Capita che una donna in uno dei propri, frequenti, momenti di insicurezza prenda in mano il telefono e faccia partire il messaggio.

Capita che tu per pura casualità sia l’ultimo con cui lei ha messaggiato e quindi ti ritrovi ad essere tuo malgrado la vittima designata di quella che sarà una sconfitta per entrambi.

Arriva il messaggio, inaspettato come un calcio nei maroni, gradito quanto un porcospino tarantolato nelle mutande: Ma tu mi tromberesti?

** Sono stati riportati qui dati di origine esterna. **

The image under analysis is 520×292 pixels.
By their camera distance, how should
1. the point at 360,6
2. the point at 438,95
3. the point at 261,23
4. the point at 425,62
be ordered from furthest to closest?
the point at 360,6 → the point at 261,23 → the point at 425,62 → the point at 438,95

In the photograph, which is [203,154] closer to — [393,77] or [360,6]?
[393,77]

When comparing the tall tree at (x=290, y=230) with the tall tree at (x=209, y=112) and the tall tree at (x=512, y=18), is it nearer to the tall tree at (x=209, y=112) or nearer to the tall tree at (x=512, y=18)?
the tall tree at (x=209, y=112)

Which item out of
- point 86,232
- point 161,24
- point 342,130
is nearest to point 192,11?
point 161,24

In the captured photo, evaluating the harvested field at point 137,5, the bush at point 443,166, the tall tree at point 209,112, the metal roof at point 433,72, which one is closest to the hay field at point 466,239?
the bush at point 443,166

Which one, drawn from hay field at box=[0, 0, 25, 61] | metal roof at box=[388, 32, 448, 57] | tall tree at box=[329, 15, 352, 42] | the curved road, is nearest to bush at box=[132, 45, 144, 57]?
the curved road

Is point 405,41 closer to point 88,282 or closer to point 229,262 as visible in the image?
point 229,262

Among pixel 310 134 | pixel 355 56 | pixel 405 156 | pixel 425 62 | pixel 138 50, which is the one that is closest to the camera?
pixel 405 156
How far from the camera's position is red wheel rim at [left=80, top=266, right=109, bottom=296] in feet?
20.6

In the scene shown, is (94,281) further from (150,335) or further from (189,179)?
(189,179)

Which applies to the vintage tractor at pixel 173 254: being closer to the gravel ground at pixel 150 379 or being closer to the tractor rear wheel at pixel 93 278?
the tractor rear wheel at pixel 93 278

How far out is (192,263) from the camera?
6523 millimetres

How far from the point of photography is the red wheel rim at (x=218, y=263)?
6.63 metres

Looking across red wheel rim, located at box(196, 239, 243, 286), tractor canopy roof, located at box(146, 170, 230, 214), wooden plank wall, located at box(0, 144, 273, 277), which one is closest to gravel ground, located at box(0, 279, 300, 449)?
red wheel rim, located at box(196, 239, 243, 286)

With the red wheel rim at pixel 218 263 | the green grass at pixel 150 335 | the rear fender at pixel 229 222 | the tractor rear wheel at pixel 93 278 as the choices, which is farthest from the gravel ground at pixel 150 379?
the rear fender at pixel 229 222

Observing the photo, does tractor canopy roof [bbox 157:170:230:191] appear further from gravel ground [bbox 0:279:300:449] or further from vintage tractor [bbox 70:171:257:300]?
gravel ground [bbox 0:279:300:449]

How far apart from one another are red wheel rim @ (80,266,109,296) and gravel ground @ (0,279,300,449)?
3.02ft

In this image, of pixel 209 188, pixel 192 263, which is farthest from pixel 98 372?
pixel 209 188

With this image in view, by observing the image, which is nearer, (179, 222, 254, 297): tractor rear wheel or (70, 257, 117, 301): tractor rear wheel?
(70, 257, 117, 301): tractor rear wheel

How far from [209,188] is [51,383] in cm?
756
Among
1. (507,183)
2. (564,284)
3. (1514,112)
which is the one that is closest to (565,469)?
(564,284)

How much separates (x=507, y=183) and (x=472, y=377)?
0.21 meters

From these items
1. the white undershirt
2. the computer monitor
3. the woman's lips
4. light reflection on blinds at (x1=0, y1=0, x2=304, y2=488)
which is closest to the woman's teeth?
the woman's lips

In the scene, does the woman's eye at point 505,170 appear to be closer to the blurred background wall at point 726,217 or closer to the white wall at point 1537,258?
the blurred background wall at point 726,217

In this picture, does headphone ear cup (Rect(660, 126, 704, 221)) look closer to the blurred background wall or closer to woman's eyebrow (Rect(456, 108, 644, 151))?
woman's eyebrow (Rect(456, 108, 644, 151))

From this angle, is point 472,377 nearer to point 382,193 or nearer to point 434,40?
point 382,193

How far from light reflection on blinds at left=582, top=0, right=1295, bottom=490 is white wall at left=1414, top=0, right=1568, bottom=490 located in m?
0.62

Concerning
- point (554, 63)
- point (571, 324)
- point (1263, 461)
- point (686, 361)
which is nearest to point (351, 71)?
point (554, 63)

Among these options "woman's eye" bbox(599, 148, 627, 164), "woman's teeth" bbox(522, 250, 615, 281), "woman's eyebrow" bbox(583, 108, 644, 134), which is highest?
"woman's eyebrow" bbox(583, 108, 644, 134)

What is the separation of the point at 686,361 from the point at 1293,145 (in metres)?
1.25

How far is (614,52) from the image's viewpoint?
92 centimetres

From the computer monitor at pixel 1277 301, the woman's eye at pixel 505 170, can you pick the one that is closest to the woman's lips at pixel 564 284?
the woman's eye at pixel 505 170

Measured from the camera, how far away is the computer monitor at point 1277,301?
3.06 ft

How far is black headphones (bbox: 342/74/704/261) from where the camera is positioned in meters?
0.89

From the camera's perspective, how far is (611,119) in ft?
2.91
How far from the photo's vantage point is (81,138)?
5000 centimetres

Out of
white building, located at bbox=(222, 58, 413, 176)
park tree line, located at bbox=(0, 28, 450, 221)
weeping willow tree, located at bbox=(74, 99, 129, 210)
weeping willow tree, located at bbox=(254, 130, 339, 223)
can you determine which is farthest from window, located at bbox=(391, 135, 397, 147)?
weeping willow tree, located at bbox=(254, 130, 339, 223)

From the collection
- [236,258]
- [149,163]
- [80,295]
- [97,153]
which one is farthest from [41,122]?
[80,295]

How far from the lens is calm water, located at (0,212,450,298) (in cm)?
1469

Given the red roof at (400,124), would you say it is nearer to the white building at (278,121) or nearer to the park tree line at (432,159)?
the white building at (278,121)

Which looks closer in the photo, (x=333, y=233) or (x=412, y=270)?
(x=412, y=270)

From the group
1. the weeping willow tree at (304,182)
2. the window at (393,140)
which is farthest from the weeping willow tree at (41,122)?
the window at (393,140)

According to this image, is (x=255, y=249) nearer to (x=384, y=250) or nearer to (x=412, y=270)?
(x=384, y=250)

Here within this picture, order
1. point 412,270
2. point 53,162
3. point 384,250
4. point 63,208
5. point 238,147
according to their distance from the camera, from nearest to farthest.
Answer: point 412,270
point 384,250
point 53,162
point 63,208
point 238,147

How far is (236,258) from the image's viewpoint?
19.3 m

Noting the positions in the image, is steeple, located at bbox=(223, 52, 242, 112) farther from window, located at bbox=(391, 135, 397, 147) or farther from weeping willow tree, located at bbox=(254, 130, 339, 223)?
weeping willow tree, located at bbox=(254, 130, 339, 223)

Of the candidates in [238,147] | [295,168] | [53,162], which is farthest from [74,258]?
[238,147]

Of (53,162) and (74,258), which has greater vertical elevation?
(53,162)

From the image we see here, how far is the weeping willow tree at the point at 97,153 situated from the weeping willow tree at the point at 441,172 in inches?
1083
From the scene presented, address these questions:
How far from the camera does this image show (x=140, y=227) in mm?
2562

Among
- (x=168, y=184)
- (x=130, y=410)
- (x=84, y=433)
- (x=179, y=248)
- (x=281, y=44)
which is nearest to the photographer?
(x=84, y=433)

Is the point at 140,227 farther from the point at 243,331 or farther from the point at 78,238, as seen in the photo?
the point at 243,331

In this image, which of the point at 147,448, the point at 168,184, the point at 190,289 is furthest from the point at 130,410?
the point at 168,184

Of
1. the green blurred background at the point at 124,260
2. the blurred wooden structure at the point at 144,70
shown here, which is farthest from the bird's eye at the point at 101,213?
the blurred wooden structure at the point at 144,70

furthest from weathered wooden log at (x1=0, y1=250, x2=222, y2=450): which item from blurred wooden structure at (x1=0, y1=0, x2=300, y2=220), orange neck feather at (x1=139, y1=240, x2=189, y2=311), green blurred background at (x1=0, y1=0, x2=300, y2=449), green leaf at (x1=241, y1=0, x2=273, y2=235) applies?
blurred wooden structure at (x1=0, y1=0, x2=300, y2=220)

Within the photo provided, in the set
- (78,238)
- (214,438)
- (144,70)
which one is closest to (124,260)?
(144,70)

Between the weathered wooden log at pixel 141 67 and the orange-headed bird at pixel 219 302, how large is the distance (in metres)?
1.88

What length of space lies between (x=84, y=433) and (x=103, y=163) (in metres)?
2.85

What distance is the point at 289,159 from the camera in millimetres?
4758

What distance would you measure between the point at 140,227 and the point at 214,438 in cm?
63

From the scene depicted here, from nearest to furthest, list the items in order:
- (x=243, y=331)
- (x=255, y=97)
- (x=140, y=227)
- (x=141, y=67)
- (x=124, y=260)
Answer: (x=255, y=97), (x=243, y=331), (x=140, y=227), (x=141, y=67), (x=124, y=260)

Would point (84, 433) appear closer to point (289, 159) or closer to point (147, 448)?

Foste di persona le assesteresti una craniata in mezzo agli occhi illudendoti che al suo risveglio si sia dimenticata la domanda.

Ma è un messaggio e rispondere è imperativo categorico. E va fatto in fretta perchè un silenzio troppo lungo verrebbe interpretato come un No, guadagnandoti l’odio imperituro della protagonista.

Arriva il momento di rispondere, l’uomo di una certa eleganza per evitarsi la figura di merda non può fare altro che considerare la domanda retorica e dare una risposta diplomatica, che abbia il tenore dell’ipotesi di scuola. Sia mai che come controrisposta non ti arrivi un “ma non dicevo mica a te, dicevo così…

Comunque sia il responso positivo è d’obbligo, pena l’odio imperituro della protagonista. Ma se ella ha il fisico di Andrè the Giant, la grazia nei lineamenti di Mariangela figlia di Fantozzi e tu non la tromberesti neanche se il testosterone ti avesse sostituito tutto il sangue nelle vene devi anche stare attento a non illuderla troppo, fosse mai che con una risposta positiva troppo convinta questa si sentisse autorizzata, un giorno, a provarci.

Allora ti inventi una risposta positiva quanto più misurata ed equilibrata possibile ma che ella interpreterà comunque ed indipendentemente come un NO, odiandovi per il resto della vita perchè l’avete ferita nella propria più profonda femminilità.

Insomma, comunque vada sarà una sconfitta per entrambi.